THE Ministry of Agriculture says Lesotho is poised for a better maize harvest this year because of good rains compared to last year.
After experiencing consecutive droughts over the years which was not helped by poor planning, the country has been surviving on food imports and handouts from donors.
Persistent, and at times, heavy rains have been received across the country since the start of the second half of the 2016/17 rainfall season in January.
This has resulted in normal to above normal rainfall for the entire country, a striking contrast to the drought conditions experienced in the 2015/16 season.
The Ministry of Agriculture and Food Security’s spokesperson, Lereko Masupha, told the Sunday Express they expected a significant improvement from last year’s yields in light of good rains in nearly all parts of the country.
Mr Masupha said, unlike the 2015/16 agricultural season, farmers were able to cultivate crops such as maize this time around and were currently in the process of harvesting.
In the 2015/16 agricultural season, the country produced about 30 000 tonnes of cereals, two-thirds lower than the previous five-year average due to drought caused by the El Nino phenomenon.
The maize harvest was at an estimated 25 000 tonnes, which was 68 percent lower than the 2015 figures, according to the Food and Agricultural Organisation.

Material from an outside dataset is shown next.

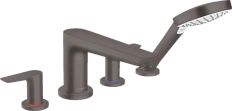 Смеситель для ванны Hansgrohe Talis E шлифованный черный хром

On average, Lesotho is needs about 420 tonnes of grains per year in order to be food secure, but its average production output is about 74 tonnes, which means the shortage has to be imported to ensure food security.
“Although the figures of yields for this year’s summer cropping season are not yet available since harvesting is currently ongoing on, there are indications we will reap a better harvest than last year because we had remarkably improved rainfall,” Mr Masupha said.
He added that an area covering about 11,649 hectares of land had been cultivated in for summer cropping through the government’s block farming scheme in collaboration with farmers.
The scheme, in which the partly government-owned Standard Lesotho Bank provides credit guarantees for farmers to access credit, sees the government and farmers sharing the output at the time of harvesting.
Mr Masupha indicated, however, that there were some farmers who were unable to plant this summer due to the delay in harvesting wheat and lack of harvesting machinery.
He said others did not plant due to changing weather patterns that meant rains came much latter than they used to.